CUDASecurity-CON05

Avoid deadlock by locking in a predefined order

Required inputs: IR, StaticSemanticAnalysis

Avoid deadlocks caused by incorrect thread synchronization.

Scope: Host, Device.

Audience: CUDA C++, CUDA Libraries.

Category: Required.

Hardware Applicability: All Compute Capabilities.

Rationale

When using synchronization techniques such as semaphores or __syncthreads, make sure the order and execution of locking / synchronization is appropriate to prevent deadlocks.

For semaphores, this means ensuring that there are no lock cycles in which an adverse order of locking can lead the system to deadlock.

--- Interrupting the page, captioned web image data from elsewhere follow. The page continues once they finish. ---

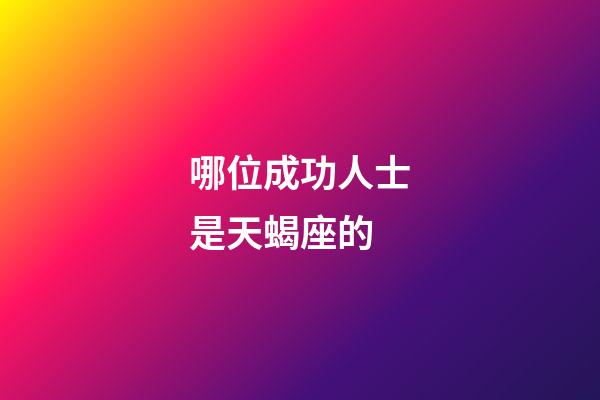哪位成功人士是天蝎座的-第1张-星座运势-玄机派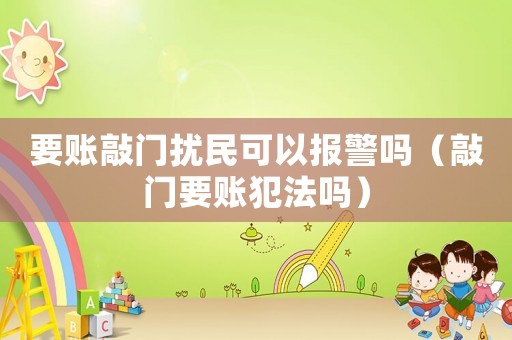 要賬敲門擾民可以報警嗎（敲門要賬犯法嗎）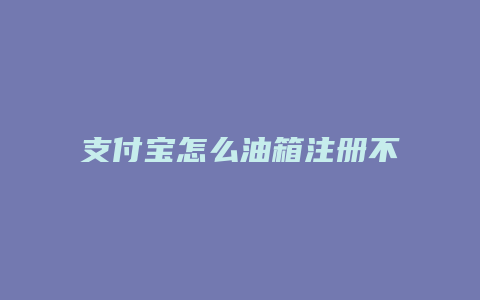 支付宝怎么油箱注册不了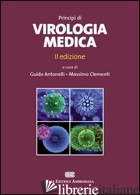 PRINCIPI DI VIROLOGIA MEDICA - ANTONELLI G. (CUR.); CLEMENTI M. (CUR.)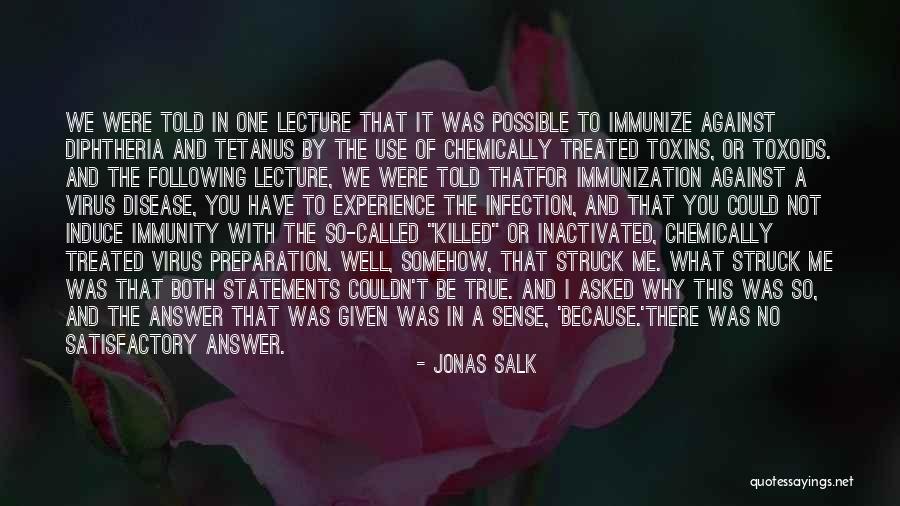 No Answer Quotes By Jonas Salk No Answer Quotes By Jonas Salk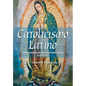 Latino Catolicismo: La Transformación de la Iglesia En Estados Unidos (Versión Abreviada) - Paperback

For thread synchronization primitives such as __syncthreads, this means ensuring that the synchronization points are unconditionally reached by all participating threads.

Example 1 (Bad)

#include 

__device__ cuda::binary_semaphore s1(1);
__device__ cuda::binary_semaphore s2(1);

__global__ void t1(){
  s1.acquire();
  s2.acquire();

  // critical section here

  s2.release();
  s1.release();
}

__global__ void t2(){
  // locks in reverse order compared to t1
  // thus can lead to deadlock
  s2.acquire();
  s1.acquire();

  // critical section here

  s1.release();
  s2.release();
}

Example 2 (Good)

#include 

__device__ cuda::binary_semaphore s1(1);
__device__ cuda::binary_semaphore s2(1);

__global__ void t1(){
  s1.acquire();
  s2.acquire();

  // critical section here

  s2.release();
  s1.release();
}

__global__ void t2(){
  s1.acquire();
  s2.acquire();

  // critical section here

  s2.release();
  s1.release();

Excerpt from NVIDIA CUDA C++ Guidelines for robust and safety-critical programming, Version 3.0.1, Copyright (C) 2018-2023 NVIDIA Corporation.

Possible Messages

Key	Text	Severity	Disabled
deadlock	Unfavorable locking sequence could lead to deadlock.	None	False
thread_synchronization_in_divergent_region	Implicit thread block synchronization function is called in possibly divergent code.	None	False

Options

• This rule shares the following common options: exclude_in_macros, exclude_messages_in_system_headers, excludes, extend_exclude_to_macro_invocations, includes, justification_checker, languages, post_processing, provider, report_at, severity

• The following places define options that affect this rule: Stylechecks, Analysis-GlobalOptions

additional_lock_api_callables

additional_lock_api_callables

Type: typing.Callable[[bauhaus.ir.Graph], typing.Iterable[tuple[bauhaus.rules.parallelism.locksets.LockApiCallableKind, str]]] | None

Default: <function bauhaus.ir.cuda.cuda_library_names.cuda_atomic_semaphore_lock_api_functions_for_graph(_ir_graph: 'ir.Graph') -> 'typing.Iterable[tuple[locksets.LockApiCallableKind, str]]'>

Python callable that generates additional [enter|exit]_additional_functions from the ir.Graph.

 

enter_critical_functions

enter_critical_functions : set[bauhaus.analysis.config.QualifiedName] = set()

Set of function names to enter a critical region.

 

enter_critical_macros

enter_critical_macros : set[bauhaus.analysis.config.MacroName] = set()

Set of macro names to enter a critical region (macros must expand to asm() statement).

 

exit_critical_functions

exit_critical_functions : set[bauhaus.analysis.config.QualifiedName] = set()

Set of function names to exit a critical region.

 

exit_critical_macros

exit_critical_macros : set[bauhaus.analysis.config.MacroName] = set()

Set of macro names to exit a critical region (macros must expand to asm() statement).

 

nested_critical_regions

nested_critical_regions : bool = True

If set to true, critical regions nest; if set to false, a single exit-critical-region terminates all open critical regions.

 

synchronization_functions

synchronization_functions

Type: set[bauhaus.analysis.config.QualifiedName]

Default: {'__syncthreads', '__syncthreads_and', '__syncthreads_count', '__syncthreads_or', 'cooperative_groups::__v1::thread_block::sync'}

Names of synchronization functions for the purposes of this rule. Qualified names can be used.